Chicago Bears Mitch Trubisky Chase Daniel injury

Getty Chicago Bears quarterback Mitchell Trubisky

It’s not looking good for Mitch Trubisky. After Chicago Bears general manager Ryan Pace refused to comment on or commit to his former second overall pick’s fifth-year option twice in three months, NFL insider Adam Schefter has reported that it’s looking like the team won’t be picking it up.

“Bears haven’t made any official announcement on whether they will pick up QB Mitchell Trubisky’s fifth-year option, but people around the league believe they will not. Should the Bears pick up Trubisky’s option, the salary projects to be over $24 million,” Schefter tweeted.

The Bears have until May 4 to decide whether or not they want to pick it up, but based on Pace’s evasiveness and Schefter’s latest report, it’s looking more and more like the team will let the quarterback competition between Trubisky and recent free agent acquisition Nick Foles ride until the 2020 season concludes.

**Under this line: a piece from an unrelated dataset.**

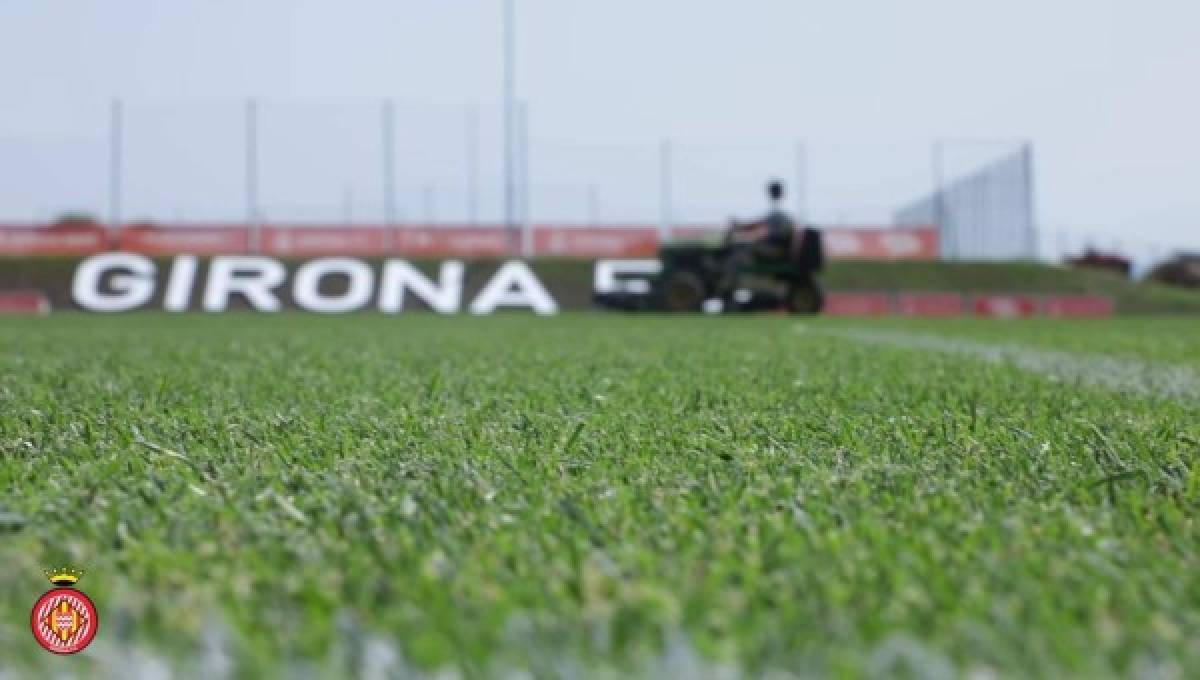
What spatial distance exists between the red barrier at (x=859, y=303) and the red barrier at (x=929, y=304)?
350 mm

Bears GM Ryan Pace Has Remained Staunchly Non-Committal About Trubisky

Trubisky Matt Nagy

GettyBears QB Mitch Trubisky is going to have a ‘prove it’ year coming up ahead in the 2020 NFL season. (Photo by Stacy Revere/Getty Images)

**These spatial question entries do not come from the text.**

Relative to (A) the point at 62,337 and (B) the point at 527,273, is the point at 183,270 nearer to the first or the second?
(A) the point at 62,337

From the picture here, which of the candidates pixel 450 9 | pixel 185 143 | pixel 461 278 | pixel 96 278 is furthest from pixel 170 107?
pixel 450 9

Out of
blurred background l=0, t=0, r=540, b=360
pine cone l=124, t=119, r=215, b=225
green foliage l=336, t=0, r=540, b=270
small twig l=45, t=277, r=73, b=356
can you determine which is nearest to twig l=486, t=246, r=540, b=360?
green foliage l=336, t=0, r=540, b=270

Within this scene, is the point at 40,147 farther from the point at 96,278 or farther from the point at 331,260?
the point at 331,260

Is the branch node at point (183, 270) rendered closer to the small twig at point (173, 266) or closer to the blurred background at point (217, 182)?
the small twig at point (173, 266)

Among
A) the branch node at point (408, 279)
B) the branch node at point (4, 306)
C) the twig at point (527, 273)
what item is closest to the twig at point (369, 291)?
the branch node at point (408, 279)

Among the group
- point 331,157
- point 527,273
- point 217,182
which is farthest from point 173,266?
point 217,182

When he was asked earlier in the week whether the team had reached any kind of decision on Trubisky’s fifth-year option, Pace refused to address it at all. “Right now our focus is all on the draft,” he said Tuesday morning. “We know we have until May 4 on that and we’ll cross that bridge once we get through this weekend.”

The weekend will be over soon, and May 4 will be here before Pace knows it. Right now, it’s looking like the team will refuse to pick up the option and let Trubisky fight for his football life with the Bears. He’ll have to beat Nick Foles first, and if he does and has a season similar to his 2018 effort, the team can simply franchise tag him moving forward.

Mitch Trubisky Contract: What Does Bears QB Make?

Per Spotrac, Trubisky is due to make just over $4.5 million in 2020. The Bears signed him to a four-year $29 million deal as a rookie in 2017, which included a $19,254,490 signing bonus. As Schefter noted in his initial tweet about the subject, Trubisky would make around $24 million in 2021 if the Bears picked his option up now, and it seems Pace and head coach Matt Nagy just aren’t in a place with the fourth-year quarterback to do that.

The Bears are likely going to give Trubisky one last chance to be the team’s starter. If he can beat Foles and earn the spot while performing better than he did last year, that should be enough for the team to franchise tag him in 2021. Trubisky saw his rating drop from 95.4 in 2018 to 83 in 2019, and his completion percentage, rushing yards and touchdowns also fell off production-wise. He is younger and more athletic than Foles, but he hasn’t mastered reading defenses well enough to take that next step — and if he fails to best Foles, Trubisky’s days in Chicago are absolutely numbered.